» Parts of the exercise
**a)** In the forum thread about training a 14-month-old German shepherd, how long does Nikkia's owner spend working on new tricks in one session?
**b)** Write the next part of the forum thread about training a 14-month-old German shepherd, picking up right after its final sentence.

# Training 14 month old GSD



## Ivory_Angelene (Apr 30, 2009)

Hello. I am new to this group and my german shepherd is the first I have owned. He is from VonBerger Show Kennels in Pennsylvania.

I had taught my dog, named River, to sit, down and stay. He is now 14 months old and has begun behaving like he never learned these commands. Is this normal at this age? 

Also, I would be thrilled to have suggestions as to how to become his pack leader and ways to train him for really good social behavior. He has a very sweet personality and is all black.

Thanks for any help I can get

Dixie


----------



## victoria_warfel (Nov 29, 2007)

A lot of dogs go through the "duh.... lost my brain" around this time. Work on the commands (stay positive and happy).

Pack leader - eat first and don't free feed your dog. Nothing in life is free (have him sit before taking him out, sit before eating, etc).

Socialize - you want him to associate strangers with good things. If every time he sees a kid he gets a treat, he will probably be eager to see kids! 

PM with any other questions if you'd like. It's late for me, so this is short.


----------



## Nikkia (Jul 27, 2008)

That happened to Nikkia a few months ago I had her trained to do over 30 commands then one day she just stopped and acted like she didn't know anything! I figured I'd give her a break for a little while then we would work on re-leaning her tricks then when we went back to it she could do all of them again, I think sometimes like us they just get a little overwhelmed and need a break. 

Some tips to help out with not overwhelming him are keep training sessions short me and Nikkia only work on her new tricks 15-20 minutes then if she is doing well or not we still take a break for a couple of hours before starting up again. Because as you have probably read and heard from many people dogs learn through frustration if you hold that treat over his head he is going to try everything he can to get it and trying to figure out what it is he needs to do can as you can well guess be quite frustrating. So long training sessions let the dog get more and more frustrated and some times they'll think this is not fun it's so hard to get that darn treat and I've been trying for so long I'm just not going to do this any more! And like Victoria and Jedi said always keep things fun and happy because the more of a game it is to him the more fun it will be and the more willing he will be to learn!

Pack leader - Yes eat first I have Nikkia sit outside the kitchen and she watches me eat then after I am done I get her food and take her to her eating area then she has to sit and wait while I put her food down and walk away then when I am on the other side of the room I release her and she can eat. I feed her twice a day once at 6 am and once at 6pm it takes 12 hours for dog food to digest so right after she eat she goes strait outside because eating will stimulate your pooches instincts to go to the bathroom.

Entries about spatial positioning:
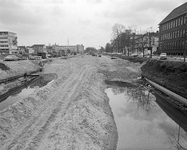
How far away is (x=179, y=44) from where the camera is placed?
50.7m

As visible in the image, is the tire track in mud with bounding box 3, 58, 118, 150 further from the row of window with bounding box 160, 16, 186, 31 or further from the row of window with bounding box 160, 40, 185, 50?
the row of window with bounding box 160, 16, 186, 31

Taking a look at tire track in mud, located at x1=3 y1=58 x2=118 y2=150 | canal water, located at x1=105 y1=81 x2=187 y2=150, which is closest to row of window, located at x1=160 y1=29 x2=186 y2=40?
canal water, located at x1=105 y1=81 x2=187 y2=150

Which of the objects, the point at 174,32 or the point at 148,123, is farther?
the point at 174,32

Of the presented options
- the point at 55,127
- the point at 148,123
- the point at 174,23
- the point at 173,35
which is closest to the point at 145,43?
the point at 173,35

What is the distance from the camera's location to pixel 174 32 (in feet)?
184

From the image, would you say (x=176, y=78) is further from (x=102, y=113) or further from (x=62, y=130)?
(x=62, y=130)

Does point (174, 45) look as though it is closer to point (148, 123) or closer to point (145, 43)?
point (145, 43)

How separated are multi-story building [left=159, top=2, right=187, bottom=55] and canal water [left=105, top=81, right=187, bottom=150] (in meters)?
39.5

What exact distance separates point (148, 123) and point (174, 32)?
55.3m

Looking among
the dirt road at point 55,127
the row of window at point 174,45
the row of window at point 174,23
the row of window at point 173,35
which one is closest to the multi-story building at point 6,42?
the row of window at point 173,35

» Answers given
**a)** 15 to 20 minutes

**b)**
The sit thing is a good one to only I don't like to use one command all the time because it seems like that just becomes their trademark thing and they always do it I also like to keep Nikkia on her toes and make sure she is always ready to do what I say so instead of making her sit before we go outside to play maybe one day I'll have her roll over and the next I'll have her be shy. Also when were playing maybe every third or forth time I throw her Frisbee or ball I'll have her do a trick for me first and I won't throw it until she follows all the way through no halfsees.

Also when you walk him make sure he is always next to or behind you in the wild pack leader is always in front because he is the one who knows where to go he is also the first one to react to anything that comes up. If you let your dog walk ahead of you then that gives him control and he gets it in his head that he is the leader. Also when he comes up to something unfamiliar he will react instinctively sometimes resulting in being a little aggressive mostly out of fear, where as if you react first and he sees you as his respected leader he will react the same way you do.

Set down solid rules and be consistent! You should always have and follow through with a set of rules so that he knows how you want him to behave in your home. Such as he has to sit in the other room while you eat dinner make him do that every night don't let up! If you let him get away with things he will try to get away with more and more until he is walking all over you. Think of it this way do you respect someone who doesn't follow through with things? Well neither does your dog.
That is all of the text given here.